その発言に宏樹はなんとなくモヤモヤしてしまう。

沙奈の、他人をダサいかダサくないかで判断してランク付けする価値観をかわいそうだな、と感じる宏樹は「いや自分だってそうだ。」と思った。

ある日、サッカーの授業中に、宏樹はふと同じクラスの地味なやつにパスを出した。そいつ(前田)はヘマをしてしまったが、誰もそいつには何も言わなかった。

授業終わり、宏樹はそいつに声をかけようと思った時、そいつのもとへもう1人の映画部の奴が声をかけた。その瞬間、前田の目が輝いたように見えた。

どんな扱いを受けて、嫌なことがあっても、そんなことどうでもよくなるくらい大事なものがあることを、宏樹は少し羨ましく思った。

その日、彼女の沙奈に「今日うち親いないから、放課後うちに来ていいよ。」と誘われた。いつも通り、放課後門で集合する約束をして一旦分かれた。

すると下駄箱のところで、野球部のキャプテンが声をかけてきた。「明日試合なんだ。」そうキャプテンは言った。試合だけでも来てくれ、と頼まれていたのに、とうとう宏樹は呼ばれなかった。

そのことが胸につっかえて悲しい気持ちになっていた宏樹は、映画部の2人が楽しそうにカメラを持って体育館に向かっていくのを見つけた。道中、前田がカメラの蓋を落としたのを拾い上げ、前田に渡そうとする。

しかし宏樹はなぜか、前田に話しかけるのに手に汗をかいて緊張する。やっと肩を叩いてぶっきらぼうに蓋を渡すことができた。

その時、体育の時前田に声をかけようとした自分と、野球部のキャプテンとが重なった。自分は前田を「かわいそう」だと思って声をかけようとした。野球部のキャプテンも自分を「かわいそう」と思ったんだろう、と。

自分は本気でやって何もできないことを恐れていた。

そう気づいた宏樹は次桐島に会ったら、部活をやめるなと言ってやろうと思った。

そして、沙奈と待ち合わせた門、とは反対側に向かって歩いた。

 

東原かすみ〜14歳

かすみが中学生の時の話。

かすみは中学校の違う美紀と友未という友達がいた。

かすみはヨーグルト味が好きで、バドミントンの練習の後はいつもヨーグルト味のアイスを食べていた。しかし美紀は「雑誌でアミリーがヨーグルトは太るって言っていたから、ヨーグルトは食べない」と言った。
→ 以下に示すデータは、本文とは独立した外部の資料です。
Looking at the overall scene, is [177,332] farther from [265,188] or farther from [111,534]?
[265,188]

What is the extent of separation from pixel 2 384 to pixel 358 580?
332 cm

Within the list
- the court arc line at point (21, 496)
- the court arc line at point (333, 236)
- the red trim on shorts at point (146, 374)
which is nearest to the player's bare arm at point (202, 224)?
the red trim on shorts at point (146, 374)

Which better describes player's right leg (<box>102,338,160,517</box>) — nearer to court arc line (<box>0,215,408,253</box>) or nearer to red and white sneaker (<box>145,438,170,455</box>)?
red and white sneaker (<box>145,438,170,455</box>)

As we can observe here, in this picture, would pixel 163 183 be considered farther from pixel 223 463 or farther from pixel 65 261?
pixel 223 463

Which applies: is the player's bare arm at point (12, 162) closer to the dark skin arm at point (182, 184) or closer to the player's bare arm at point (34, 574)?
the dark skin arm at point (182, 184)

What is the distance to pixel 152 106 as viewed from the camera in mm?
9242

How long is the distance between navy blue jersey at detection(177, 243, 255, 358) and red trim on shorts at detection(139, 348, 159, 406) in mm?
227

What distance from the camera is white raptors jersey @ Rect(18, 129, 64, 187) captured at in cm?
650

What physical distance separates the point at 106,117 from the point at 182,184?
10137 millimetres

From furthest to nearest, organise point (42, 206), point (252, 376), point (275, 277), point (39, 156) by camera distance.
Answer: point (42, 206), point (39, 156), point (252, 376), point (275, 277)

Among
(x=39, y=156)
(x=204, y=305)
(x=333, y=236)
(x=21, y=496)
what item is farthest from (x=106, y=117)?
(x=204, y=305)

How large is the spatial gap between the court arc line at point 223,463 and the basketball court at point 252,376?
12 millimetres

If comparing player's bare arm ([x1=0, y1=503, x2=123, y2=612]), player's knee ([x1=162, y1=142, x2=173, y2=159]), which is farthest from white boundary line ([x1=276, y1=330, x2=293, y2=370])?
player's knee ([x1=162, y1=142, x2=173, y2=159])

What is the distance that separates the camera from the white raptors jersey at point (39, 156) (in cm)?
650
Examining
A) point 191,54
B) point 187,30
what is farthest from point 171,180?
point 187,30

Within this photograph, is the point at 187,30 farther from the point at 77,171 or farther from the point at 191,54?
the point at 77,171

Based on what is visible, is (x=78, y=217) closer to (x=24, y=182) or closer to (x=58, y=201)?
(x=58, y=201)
かすみは、それなら自分も食べるのやめようかな、と思う。そこへ友未がやってきた。「ヨーグルト、好きだね。」というとかすみはその話を友未にも話した。

「だから、ヨーグルトやめようかな。」というかすみに友未は、「好きなら食べたらいいと思う。」と伝える。

 

中学校のクラスでは、男子と女子が不仲でなんとなく亀裂があった。映画が大好きなかすみは同じクラスの前田と映画の話をしたい、と思っていたが声をかけられずにいた。
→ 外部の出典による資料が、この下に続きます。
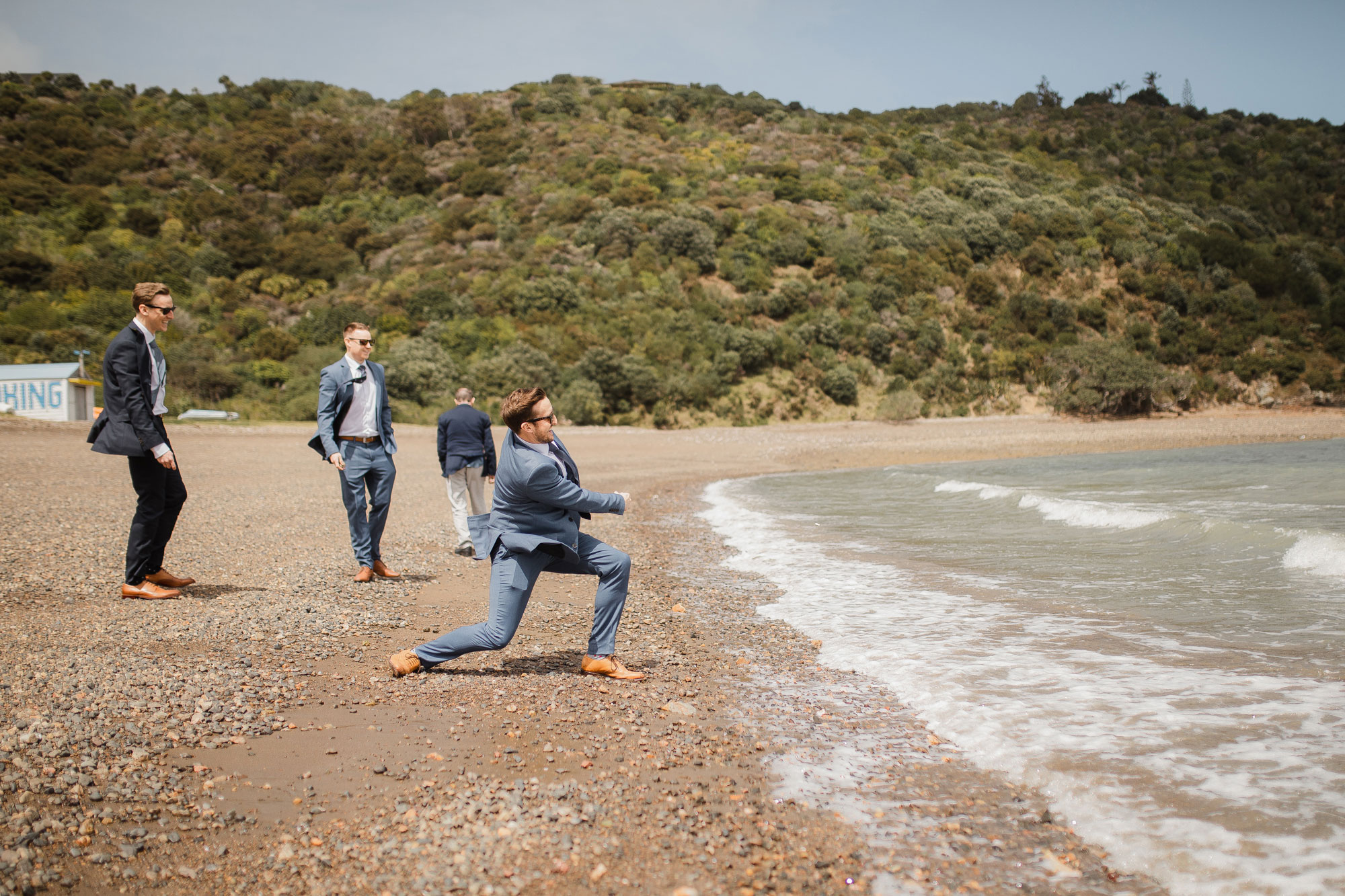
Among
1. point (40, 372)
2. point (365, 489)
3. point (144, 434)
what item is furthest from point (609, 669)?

その頃、かすみはなんとなく、美紀と友未が最近不仲なのに気がついていた。友未と一緒に好きな映画を借りに行った時にそのことについて尋ねたがあまりはっきりとは答えてもらえなかった。

友未の中学と練習試合の日、かすみは友未の動きがいつもより良くないことを気にかけていた。練習試合後、友未がボトルを洗っていたのでかすみが近づくと、そこには大量のボトルが並んでいた。

友未は部活で虐められていて、雑用のようなことをさせられていたのだった。

「私といたらかすみちゃんもダサいと思われるよ。」

と友未は言ったが、かすみは「私今でもヨーグルト食べるよ。友未のことも好きだから、話すよ。」と言った。

自分が好きだから。

大事な原動力に気がついたかすみは、今度同じクラスの前田にも声をかけようと決意したのだった。

 

感想

きっと誰かに共感できる

桐島、部活やめるってよ」にはいろんな登場人物のそれぞれの視点で紡がれています。

カースト「上」の人も「下」の人も、体育会系も文化系も、女子も男子も。きっと誰かに通ずるものがあるのではないでしょうか。
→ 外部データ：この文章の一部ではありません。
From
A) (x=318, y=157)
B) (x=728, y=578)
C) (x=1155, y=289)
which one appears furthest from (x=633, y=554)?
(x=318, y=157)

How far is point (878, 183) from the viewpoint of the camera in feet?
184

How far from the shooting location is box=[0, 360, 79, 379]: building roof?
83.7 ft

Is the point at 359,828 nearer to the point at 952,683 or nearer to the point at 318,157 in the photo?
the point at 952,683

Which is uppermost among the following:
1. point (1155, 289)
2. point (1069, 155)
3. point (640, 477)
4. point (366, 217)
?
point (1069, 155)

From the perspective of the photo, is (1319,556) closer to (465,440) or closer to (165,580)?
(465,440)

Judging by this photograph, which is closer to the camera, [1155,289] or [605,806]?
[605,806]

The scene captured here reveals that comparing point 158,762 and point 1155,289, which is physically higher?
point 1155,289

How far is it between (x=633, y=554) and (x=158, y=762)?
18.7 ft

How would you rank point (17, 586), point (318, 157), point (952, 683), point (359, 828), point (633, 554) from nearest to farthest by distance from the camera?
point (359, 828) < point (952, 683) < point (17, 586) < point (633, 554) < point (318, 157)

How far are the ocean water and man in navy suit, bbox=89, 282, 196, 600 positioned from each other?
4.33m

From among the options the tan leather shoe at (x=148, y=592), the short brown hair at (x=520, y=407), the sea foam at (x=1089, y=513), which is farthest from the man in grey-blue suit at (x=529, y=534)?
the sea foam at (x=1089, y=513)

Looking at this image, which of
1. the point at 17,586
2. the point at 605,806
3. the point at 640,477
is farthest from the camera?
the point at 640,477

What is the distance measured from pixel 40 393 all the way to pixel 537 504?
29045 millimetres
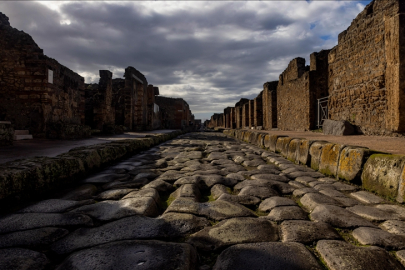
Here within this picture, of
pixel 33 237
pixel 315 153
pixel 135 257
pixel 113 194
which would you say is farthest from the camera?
pixel 315 153

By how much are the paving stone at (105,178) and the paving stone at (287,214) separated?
1782 millimetres

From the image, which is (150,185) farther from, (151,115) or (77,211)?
(151,115)

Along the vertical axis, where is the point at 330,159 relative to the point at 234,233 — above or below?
above

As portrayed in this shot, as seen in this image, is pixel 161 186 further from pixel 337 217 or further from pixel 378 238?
pixel 378 238

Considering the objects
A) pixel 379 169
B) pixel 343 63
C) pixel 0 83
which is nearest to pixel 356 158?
pixel 379 169

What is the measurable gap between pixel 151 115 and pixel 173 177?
16.5 m

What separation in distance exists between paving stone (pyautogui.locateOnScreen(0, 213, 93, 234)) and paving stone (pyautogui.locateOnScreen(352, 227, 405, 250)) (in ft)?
5.12

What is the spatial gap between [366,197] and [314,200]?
0.49m

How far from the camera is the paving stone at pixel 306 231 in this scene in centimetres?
131

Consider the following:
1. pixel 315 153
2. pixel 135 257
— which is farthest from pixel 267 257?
pixel 315 153

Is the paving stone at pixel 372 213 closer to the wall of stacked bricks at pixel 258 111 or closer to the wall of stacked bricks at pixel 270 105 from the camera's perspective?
the wall of stacked bricks at pixel 270 105

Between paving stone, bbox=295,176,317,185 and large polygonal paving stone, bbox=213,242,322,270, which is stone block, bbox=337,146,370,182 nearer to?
paving stone, bbox=295,176,317,185

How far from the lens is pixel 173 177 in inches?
112

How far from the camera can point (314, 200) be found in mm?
1942
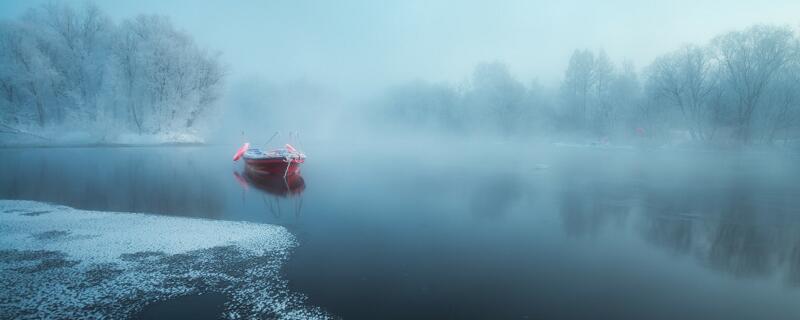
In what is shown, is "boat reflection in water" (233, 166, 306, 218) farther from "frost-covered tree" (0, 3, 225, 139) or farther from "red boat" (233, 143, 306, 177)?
"frost-covered tree" (0, 3, 225, 139)

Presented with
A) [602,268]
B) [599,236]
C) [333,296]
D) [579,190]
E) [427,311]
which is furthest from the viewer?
[579,190]

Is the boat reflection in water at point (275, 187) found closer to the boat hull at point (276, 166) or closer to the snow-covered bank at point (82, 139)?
the boat hull at point (276, 166)

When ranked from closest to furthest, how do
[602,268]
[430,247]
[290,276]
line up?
[290,276] < [602,268] < [430,247]

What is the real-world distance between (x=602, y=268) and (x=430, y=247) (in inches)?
153

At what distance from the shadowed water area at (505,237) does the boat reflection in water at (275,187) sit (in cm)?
14

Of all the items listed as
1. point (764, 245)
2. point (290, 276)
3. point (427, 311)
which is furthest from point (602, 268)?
point (290, 276)

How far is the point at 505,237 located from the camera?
10.2 metres

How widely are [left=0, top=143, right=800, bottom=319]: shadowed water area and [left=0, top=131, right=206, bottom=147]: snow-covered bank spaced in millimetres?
26218

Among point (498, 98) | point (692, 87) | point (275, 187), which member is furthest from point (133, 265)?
point (498, 98)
自分が高校生の時に抱いていたモヤモヤが詰まっているのがこの「桐島、部活やめるってよ」だと思います。読んだ後の虚無感。いやある意味充足感かもしれないこの感じはクセになります。

誰が正しいわけでもない、誰が良いわけでもない。

(ただ、個人的には梨沙とか沙奈は本物のバカというか、マジなんも考えてないやつって描かれ方な気がする。朝井リョウさんの嫌いな女像なんかな、とか思いました。自分の心が汚いだけかな。)

映画だと主人公とかがいて役によって比重が違ったりするのですが、小説だと皆が主人公です。誰の物語でもない。だからこそ、タイトルには本編に一度も登場しない"桐島"を用いたんじゃないでしょうか。

自分の高校生活を振り返ったり

もう全国の高校生は今すぐ読んで!って感じです。

「桐島、部活辞めるってよ」は高校生の"スクールカースト"を描いた作品です。大学4年生の私でも、読んだあと世界が変わりました。(なんならこれを読んでブログ開設に至りました…。)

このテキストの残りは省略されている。